-- Start EXTRACTED TEXT --

Mount St. Mary’s Stuns St. Francis Brooklyn in NEC Quarterfinals

After trailing for most of the game, Rashad Whack, in the face of incredible pressure, calmly swished an open three-pointer near the top of the key to guide Mount St. Mary’s to a thrilling and rather improbable comeback victory. St. Francis led by as many as 19 points in the second half and held an 11-point advantage with just over two minutes remaining. For much of the game, the stunned Mount crowd of 1,309 looked on incredulously; after all, a scenario where the Mount moved onto the NEC tournament semifinals seemed impossible as the clock continued to tick away.

But even if it looked hopeless to the outside world, Jamion Christian – the ever so optimistic second year head coach – continued to preach patience to his guys.

-- End EXTRACTED TEXT --

DIRECTIVE A
Update the basketball report, giving everything from "Mount St. Mary’s Stuns" down to "to his guys." again with "thrilling" changed to "dramatic".
DIRECTIVE B
According to the basketball report, how large was the Mount crowd?
DIRECTIVE C
Does the basketball report agree with each statement? (i) St. Francis was ahead by as many as 19 points in the second half. (ii) Jamion Christian was in his first year as head coach. (iii) Rashad Whack won the game with a free throw.
The rows that come next are separate material and have nothing to do with the basketball report.

-- Start STORED DATA --

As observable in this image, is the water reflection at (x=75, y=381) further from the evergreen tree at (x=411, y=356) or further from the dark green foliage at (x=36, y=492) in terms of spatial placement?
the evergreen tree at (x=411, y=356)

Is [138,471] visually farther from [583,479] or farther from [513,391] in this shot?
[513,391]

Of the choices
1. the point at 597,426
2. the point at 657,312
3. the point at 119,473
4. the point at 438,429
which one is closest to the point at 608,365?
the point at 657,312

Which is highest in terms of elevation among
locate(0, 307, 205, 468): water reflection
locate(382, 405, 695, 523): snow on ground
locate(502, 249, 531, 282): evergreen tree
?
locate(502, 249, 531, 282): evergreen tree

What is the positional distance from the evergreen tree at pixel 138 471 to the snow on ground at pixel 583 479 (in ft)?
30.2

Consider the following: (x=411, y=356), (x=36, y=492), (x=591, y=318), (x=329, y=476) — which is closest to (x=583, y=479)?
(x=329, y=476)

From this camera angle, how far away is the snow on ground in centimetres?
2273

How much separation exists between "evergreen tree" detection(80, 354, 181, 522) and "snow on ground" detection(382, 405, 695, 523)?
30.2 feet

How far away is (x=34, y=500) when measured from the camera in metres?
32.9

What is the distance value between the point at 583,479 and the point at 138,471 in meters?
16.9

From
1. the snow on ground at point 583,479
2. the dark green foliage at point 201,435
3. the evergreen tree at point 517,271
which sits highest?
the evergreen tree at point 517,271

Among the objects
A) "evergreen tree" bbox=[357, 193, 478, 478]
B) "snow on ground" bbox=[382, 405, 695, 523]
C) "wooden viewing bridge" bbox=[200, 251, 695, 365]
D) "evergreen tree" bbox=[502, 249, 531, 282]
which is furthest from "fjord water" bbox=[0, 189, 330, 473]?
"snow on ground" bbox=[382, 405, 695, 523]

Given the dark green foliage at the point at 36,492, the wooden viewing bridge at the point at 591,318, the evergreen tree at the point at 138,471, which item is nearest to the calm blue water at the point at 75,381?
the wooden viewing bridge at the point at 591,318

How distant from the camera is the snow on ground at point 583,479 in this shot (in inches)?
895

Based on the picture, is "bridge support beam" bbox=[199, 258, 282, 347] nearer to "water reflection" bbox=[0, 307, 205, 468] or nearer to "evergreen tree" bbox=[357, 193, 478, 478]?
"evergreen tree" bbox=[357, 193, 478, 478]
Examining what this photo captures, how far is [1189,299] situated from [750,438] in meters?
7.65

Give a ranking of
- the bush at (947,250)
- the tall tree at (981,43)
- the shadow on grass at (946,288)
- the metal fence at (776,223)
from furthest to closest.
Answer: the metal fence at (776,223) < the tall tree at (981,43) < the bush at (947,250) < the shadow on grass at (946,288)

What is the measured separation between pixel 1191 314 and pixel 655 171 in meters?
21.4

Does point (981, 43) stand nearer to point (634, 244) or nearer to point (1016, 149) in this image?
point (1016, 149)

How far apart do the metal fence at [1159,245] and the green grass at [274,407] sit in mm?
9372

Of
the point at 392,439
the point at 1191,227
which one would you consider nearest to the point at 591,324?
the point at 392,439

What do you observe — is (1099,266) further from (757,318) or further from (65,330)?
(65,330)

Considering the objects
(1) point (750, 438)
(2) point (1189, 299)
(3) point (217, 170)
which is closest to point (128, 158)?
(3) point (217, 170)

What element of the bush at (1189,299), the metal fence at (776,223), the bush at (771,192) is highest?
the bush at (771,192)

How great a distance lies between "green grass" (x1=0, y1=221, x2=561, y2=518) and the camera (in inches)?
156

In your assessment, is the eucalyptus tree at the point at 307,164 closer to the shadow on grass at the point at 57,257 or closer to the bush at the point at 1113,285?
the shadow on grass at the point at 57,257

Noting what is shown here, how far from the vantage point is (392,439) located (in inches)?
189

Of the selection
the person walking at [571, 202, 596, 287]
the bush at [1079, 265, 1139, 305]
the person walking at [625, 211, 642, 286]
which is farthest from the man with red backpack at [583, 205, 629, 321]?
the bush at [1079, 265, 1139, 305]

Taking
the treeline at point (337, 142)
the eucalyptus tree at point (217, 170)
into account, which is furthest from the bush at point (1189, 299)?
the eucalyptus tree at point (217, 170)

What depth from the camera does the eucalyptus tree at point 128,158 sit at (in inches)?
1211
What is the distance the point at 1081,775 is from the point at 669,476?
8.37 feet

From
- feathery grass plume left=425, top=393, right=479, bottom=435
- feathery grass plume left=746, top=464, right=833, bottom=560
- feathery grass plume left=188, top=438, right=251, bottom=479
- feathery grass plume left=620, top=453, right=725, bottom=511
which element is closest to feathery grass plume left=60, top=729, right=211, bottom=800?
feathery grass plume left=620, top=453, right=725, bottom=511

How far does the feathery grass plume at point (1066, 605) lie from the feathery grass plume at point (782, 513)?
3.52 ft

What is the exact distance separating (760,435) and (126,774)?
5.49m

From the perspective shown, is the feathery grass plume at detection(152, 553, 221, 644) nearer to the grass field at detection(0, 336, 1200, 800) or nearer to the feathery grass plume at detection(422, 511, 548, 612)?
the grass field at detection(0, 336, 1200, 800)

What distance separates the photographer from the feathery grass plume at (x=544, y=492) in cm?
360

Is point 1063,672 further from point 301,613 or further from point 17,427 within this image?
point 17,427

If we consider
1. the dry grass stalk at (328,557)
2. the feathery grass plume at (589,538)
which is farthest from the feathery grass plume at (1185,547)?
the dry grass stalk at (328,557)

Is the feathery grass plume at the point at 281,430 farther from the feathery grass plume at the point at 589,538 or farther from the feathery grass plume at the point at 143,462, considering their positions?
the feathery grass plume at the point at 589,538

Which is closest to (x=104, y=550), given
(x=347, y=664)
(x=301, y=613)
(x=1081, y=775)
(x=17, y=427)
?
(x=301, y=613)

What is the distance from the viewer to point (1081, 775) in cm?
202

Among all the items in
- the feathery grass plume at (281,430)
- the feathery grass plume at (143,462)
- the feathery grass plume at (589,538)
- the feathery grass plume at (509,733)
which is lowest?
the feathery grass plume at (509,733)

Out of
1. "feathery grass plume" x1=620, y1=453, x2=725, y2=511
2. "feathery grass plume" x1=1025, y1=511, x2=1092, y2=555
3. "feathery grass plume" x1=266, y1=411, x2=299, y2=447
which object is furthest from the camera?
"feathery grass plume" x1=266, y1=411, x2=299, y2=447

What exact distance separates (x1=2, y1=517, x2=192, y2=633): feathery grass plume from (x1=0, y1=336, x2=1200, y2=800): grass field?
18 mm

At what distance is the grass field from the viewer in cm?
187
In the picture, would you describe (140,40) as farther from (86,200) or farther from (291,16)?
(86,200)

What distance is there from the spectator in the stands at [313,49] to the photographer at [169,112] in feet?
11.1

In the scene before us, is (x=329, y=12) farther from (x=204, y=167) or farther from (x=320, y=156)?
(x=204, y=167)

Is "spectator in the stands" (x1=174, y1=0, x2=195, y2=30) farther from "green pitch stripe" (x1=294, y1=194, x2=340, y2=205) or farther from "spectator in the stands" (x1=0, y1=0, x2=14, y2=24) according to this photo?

-- End STORED DATA --

TASK RESPONSE A
Mount St. Mary’s Stuns St. Francis Brooklyn in NEC Quarterfinals

After trailing for most of the game, Rashad Whack, in the face of incredible pressure, calmly swished an open three-pointer near the top of the key to guide Mount St. Mary’s to a dramatic and rather improbable comeback victory. St. Francis led by as many as 19 points in the second half and held an 11-point advantage with just over two minutes remaining. For much of the game, the stunned Mount crowd of 1,309 looked on incredulously; after all, a scenario where the Mount moved onto the NEC tournament semifinals seemed impossible as the clock continued to tick away.

But even if it looked hopeless to the outside world, Jamion Christian – the ever so optimistic second year head coach – continued to preach patience to his guys.

TASK RESPONSE B
1,309

TASK RESPONSE C
(i) Yes: "St. Francis led by as many as 19 points in the second half"
(ii) No: "the ever so optimistic second year head coach"
(iii) No: "calmly swished an open three-pointer near the top of the key"